Doch zurück zu den Falcons: Ebenfalls nicht mehr zum Aufgebot gehört Zoe Janovsky. Der 20-jährige Neuzugang, der vor Saisonbeginn vom MTV Kronberg in den Feri-Sportpark gewechselt war, absolviert zurzeit ein Auslandssemester in Mailand und fehlt deshalb vor allem der Regionalliga-Mannschaft der HTG.

Überaus fraglich ist heute in Ludwigsburg überdies der Einsatz von zwei Leistungsträgerinnen: Die Fußverletzung von Leah McDerment erweist sich trotz absoluter Schonung in den Weihnachtsferien als so hartnäckig, dass Brown sogar überlegt, die Engländerin bis auf weiteres freizustellen, um ihren Einsatz in den Playoffs nicht zu gefährden. Sorgen bereitet derzeit auch die zu Saisonbeginn gekommene US-Amerikanerin Quynne Huggins.

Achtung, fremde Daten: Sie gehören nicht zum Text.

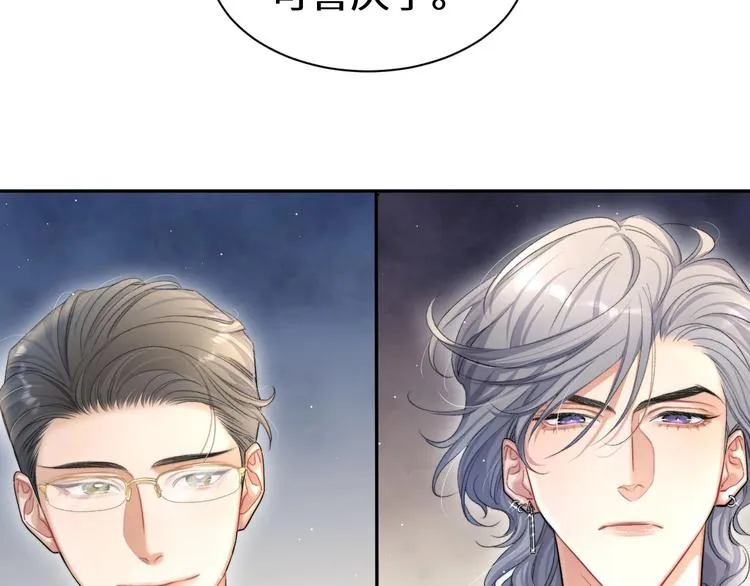 第14话 修罗场 第37页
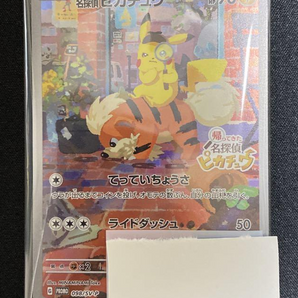 Detective Pikachu Promo Card (Japanese)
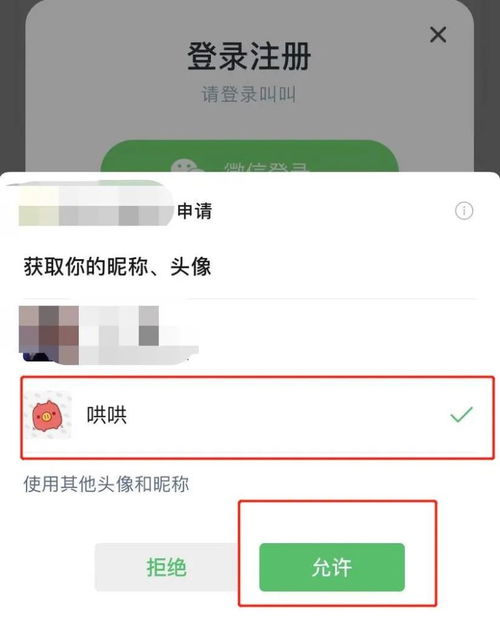 年度最全,微信隐藏功能盘点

Die 22-Jährige befindet sich wegen ihrer Knieprobleme bei Physiotherapeut Tino Lehmann in Behandlung.

Ein sehr positiver Aspekt ist angesichts dieser vielen schlechten Nachrichten die Meldung, dass Sarah Kuschel ab sofort wieder zur Verfügung steht, nachdem sie die beiden Trainingswochen in diesem Jahr beschwerdefrei absolviert hat.

Auf den Ausfall von Nerea Garmendia (Brown: „Sie ist für uns eine eminent wichtige Spielerin“) hat das Management der Falcons unterdessen reagiert und kurzfristig Evelyn Ovner verpflichtet. „Evelyn hatte sich bei Don Bosco Bamberg nicht mehr wohlgefühlt und deshalb zu uns Kontakt aufgenommen“, erläuterte Brown diesen Wechsel, der für die HTG zum Glücksfall werden könnte.

Verstärkung kommt vom Spitzenreiter

Die 26-jährige Schwedin hat nach Aussage ihres Coachs nicht nur einen „super Charakter“. Die 1,79 Meter große Korbjägerin dürfte mit ihren sportlichen Eigenschaften allein wegen ihrer durchschnittlich knapp zehn Punkte, die sie für Bamberg erzielte, eine Verstärkung darstellen. Zudem wird der Spitzenreiter aus Franken (zehn Siege aus zwölf Spielen) durch ihren Abgang womöglich geschwächt.

Zur Partie in Ludwigsburg: Der 102:58-Kantersieg der Bad Homburgerinnen im Hinspiel am 24. November hat für Brown lediglich statistische Bedeutung. „Das Rückspiel ist meines Erachtens völlig offen, wobei wir natürlich gewinnen wollen, um unseren zweiten Tabellenplatz zu festigen.“

Als Vorteil für die BSG Basket Ludwigsburg sieht Brown es an, dass die Gastgeberinnen am vergangenen Samstag bereits ein Spiel in der 2. Bundesliga Süd ausgetragen haben und mit einem 78:53 beim TSV Speyer/Schifferstadt zu einem Erfolgserlebnis gekommen sind. Die Falcons hingegen waren am ersten Spieltag des Jahres spielfrei, so dass die am 21. Dezember begonnene Winterpause noch eine Woche länger als die der Konkurrenten gedauert hat.